§ TRECHO PARA LEITURA:
——————


    As PGM foram uma grande quebra de paradigma, mudando relações de troca no mercado brasileiro e mundial de sementes. A tecnologia dos transgênicos tornou-se uma importante ferramenta para a produção de alimentos de maneira sustentável, reduzindo a aplicação de inseticidas e viabilizando o uso do plantio direto em larga escala no Brasil.  Por outro lado, a regulamentação pesada que foi criada em diversos países para uso e consumo de PGMs encareceu e prolongou em demasia o processo de liberação comercial. Isto limitou a tecnologia das PGMs a quatro ou cinco empresas que conseguem pagar os custos de uma liberação comercial. Na prática, isso criou uma espécie de “proteção intelectual” da tecnologia das PGMs. Um outro efeito causado por esta regulamentação complexa foi o de limitar o uso das PGMs a culturas de grande retorno econômico como a soja, milho, algodão, cana e eucaliptos. 

    A revolução que vivemos na área da genética, por outro lado, continuou, e, em meados de 2011, surgiu a técnica de edição de genomas chamada Repetições Palindrômicas Curtas Agrupadas Regularmente Interespaçadas (livre tradução para Clustered Regularly Interspaced Short Palindromic Repeats - CRISPR), já apresentada e discutida aqui nesta coluna. CRISPR é uma ferramenta de manipulação de DNA que não necessita de inserção de DNA de outras espécies como ocorre com os transgênicos. É muito precisa, rápida e barata quando comparada com as técnicas anteriores disponíveis de edição gênica.

——————

§ REGISTROS EXTRAÍDOS:
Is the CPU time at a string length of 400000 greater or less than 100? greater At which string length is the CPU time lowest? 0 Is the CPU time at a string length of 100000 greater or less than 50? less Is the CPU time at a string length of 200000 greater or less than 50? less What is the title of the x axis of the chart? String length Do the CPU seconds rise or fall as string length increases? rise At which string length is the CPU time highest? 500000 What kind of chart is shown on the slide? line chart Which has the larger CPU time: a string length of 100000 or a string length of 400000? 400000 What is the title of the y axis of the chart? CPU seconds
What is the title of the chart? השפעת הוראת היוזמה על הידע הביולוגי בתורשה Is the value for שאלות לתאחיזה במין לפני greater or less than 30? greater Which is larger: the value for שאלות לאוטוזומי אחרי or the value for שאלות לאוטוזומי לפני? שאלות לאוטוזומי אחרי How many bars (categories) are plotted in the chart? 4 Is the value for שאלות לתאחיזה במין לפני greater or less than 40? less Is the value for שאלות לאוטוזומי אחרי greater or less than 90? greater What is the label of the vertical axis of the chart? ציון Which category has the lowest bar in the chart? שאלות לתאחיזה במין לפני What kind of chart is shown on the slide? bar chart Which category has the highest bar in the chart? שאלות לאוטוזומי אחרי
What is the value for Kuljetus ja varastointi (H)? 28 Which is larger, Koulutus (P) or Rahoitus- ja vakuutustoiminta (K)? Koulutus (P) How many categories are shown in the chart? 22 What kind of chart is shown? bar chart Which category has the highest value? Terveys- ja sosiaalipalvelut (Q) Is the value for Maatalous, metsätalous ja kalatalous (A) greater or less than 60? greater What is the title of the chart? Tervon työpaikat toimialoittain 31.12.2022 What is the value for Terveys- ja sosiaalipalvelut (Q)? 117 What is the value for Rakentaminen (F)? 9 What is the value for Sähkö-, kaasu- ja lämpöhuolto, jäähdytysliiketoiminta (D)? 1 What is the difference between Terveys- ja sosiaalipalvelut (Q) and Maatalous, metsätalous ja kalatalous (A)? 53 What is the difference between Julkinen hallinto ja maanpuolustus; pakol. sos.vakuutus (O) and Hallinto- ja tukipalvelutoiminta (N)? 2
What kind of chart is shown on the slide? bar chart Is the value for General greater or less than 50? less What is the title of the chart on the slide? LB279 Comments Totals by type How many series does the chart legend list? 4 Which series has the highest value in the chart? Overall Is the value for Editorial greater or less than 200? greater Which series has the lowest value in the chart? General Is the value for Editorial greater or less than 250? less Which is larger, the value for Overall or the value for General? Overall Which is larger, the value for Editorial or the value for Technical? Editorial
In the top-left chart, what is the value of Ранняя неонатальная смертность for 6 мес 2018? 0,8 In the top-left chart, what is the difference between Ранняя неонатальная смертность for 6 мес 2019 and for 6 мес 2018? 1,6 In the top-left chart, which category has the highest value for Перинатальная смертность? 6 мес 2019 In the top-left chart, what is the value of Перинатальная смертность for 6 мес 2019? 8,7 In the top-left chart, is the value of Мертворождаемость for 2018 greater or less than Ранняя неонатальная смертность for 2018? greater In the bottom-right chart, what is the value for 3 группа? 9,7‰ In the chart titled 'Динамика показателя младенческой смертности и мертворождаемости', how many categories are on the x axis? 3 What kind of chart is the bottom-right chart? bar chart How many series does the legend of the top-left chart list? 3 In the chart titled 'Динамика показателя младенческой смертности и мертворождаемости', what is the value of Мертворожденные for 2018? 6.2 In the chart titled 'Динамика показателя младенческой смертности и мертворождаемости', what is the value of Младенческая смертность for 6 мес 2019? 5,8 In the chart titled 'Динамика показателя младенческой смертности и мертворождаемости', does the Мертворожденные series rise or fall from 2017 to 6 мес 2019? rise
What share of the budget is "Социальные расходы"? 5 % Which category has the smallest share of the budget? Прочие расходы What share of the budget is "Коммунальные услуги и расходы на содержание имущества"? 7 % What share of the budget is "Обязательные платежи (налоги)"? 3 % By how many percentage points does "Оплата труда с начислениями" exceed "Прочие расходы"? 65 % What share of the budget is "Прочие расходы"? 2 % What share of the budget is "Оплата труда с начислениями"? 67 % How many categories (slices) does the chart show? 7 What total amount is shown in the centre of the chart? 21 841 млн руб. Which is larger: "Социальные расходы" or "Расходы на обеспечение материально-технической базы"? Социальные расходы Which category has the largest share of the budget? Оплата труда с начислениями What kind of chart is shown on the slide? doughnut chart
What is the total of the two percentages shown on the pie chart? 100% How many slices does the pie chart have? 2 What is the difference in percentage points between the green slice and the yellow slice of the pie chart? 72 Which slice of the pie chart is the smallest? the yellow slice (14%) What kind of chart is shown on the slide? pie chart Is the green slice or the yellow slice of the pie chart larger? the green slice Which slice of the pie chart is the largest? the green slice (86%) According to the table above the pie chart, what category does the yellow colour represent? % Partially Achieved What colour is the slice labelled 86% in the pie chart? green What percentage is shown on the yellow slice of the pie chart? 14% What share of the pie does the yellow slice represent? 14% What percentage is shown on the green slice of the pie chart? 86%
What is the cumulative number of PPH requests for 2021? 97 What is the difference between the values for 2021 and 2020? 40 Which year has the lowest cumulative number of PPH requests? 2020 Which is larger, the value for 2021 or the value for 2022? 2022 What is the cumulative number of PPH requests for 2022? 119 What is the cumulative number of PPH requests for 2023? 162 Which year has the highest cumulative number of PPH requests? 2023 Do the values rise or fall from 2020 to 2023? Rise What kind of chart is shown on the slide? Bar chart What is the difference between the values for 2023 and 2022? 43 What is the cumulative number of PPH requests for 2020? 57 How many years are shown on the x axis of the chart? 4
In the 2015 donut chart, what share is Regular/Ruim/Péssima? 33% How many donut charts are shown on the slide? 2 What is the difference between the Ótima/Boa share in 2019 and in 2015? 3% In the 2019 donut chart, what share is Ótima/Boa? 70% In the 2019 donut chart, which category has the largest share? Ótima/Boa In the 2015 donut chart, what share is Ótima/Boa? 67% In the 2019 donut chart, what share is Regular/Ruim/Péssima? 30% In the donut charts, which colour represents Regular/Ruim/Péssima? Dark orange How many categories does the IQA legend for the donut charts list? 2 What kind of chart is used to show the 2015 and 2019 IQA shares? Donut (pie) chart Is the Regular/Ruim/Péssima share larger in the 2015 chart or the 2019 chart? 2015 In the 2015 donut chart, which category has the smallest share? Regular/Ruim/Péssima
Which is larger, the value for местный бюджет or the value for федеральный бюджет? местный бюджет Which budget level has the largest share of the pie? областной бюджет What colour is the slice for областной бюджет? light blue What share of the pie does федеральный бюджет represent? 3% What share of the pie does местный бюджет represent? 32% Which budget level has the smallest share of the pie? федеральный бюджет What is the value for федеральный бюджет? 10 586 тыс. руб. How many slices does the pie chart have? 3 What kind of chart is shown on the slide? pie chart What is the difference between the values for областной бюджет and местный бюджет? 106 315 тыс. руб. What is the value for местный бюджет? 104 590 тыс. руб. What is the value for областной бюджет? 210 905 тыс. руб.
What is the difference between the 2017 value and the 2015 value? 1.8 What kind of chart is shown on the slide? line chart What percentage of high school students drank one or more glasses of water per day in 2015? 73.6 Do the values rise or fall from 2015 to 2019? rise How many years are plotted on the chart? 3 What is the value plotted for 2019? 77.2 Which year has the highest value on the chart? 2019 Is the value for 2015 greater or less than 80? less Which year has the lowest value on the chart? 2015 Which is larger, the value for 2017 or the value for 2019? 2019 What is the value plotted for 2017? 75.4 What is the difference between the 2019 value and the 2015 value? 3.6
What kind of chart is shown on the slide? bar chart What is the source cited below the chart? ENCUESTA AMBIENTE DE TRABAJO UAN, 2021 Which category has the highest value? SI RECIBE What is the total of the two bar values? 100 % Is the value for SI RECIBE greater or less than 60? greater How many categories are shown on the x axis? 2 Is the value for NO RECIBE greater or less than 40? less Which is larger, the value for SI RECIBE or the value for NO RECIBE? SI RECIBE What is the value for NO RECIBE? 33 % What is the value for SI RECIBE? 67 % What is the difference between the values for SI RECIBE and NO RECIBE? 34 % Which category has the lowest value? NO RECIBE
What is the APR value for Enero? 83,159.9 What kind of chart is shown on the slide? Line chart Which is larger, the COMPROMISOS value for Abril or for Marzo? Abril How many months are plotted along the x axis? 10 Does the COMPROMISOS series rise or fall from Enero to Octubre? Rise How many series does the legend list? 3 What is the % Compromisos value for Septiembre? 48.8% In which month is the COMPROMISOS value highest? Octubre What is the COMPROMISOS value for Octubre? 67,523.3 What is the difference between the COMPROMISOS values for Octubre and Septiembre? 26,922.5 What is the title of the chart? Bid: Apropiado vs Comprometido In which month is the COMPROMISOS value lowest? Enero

——————

§ ATIVIDADE 1:
Segundo o trecho para leitura, por que a tecnologia das PGMs ficou restrita a quatro ou cinco empresas? Responda em até três frases.
§ ATIVIDADE 2:
Responda com base no trecho para leitura:
(a) A quais culturas a regulamentação complexa limitou o uso das PGMs?
(b) Em que época surgiu a técnica CRISPR?
(c) O que a CRISPR dispensa, ao contrário dos transgênicos?
§ ATIVIDADE 3:
Transcreva do trecho para leitura a parte que começa em "As PGM foram" e segue até "cana e eucaliptos.", inclusive.

§ RESOLUÇÃO 1:
Em diversos países, criou-se uma regulamentação pesada para o uso e o consumo de PGMs, que encareceu e prolongou demais o processo de liberação comercial. Por isso, apenas quatro ou cinco empresas conseguem pagar os custos de uma liberação comercial.

§ RESOLUÇÃO 2:
(a) A soja, o milho, o algodão, a cana e os eucaliptos, culturas de grande retorno econômico.
(b) Em meados de 2011.
(c) A inserção de DNA de outras espécies.

§ RESOLUÇÃO 3:
As PGM foram uma grande quebra de paradigma, mudando relações de troca no mercado brasileiro e mundial de sementes. A tecnologia dos transgênicos tornou-se uma importante ferramenta para a produção de alimentos de maneira sustentável, reduzindo a aplicação de inseticidas e viabilizando o uso do plantio direto em larga escala no Brasil.  Por outro lado, a regulamentação pesada que foi criada em diversos países para uso e consumo de PGMs encareceu e prolongou em demasia o processo de liberação comercial. Isto limitou a tecnologia das PGMs a quatro ou cinco empresas que conseguem pagar os custos de uma liberação comercial. Na prática, isso criou uma espécie de “proteção intelectual” da tecnologia das PGMs. Um outro efeito causado por esta regulamentação complexa foi o de limitar o uso das PGMs a culturas de grande retorno econômico como a soja, milho, algodão, cana e eucaliptos.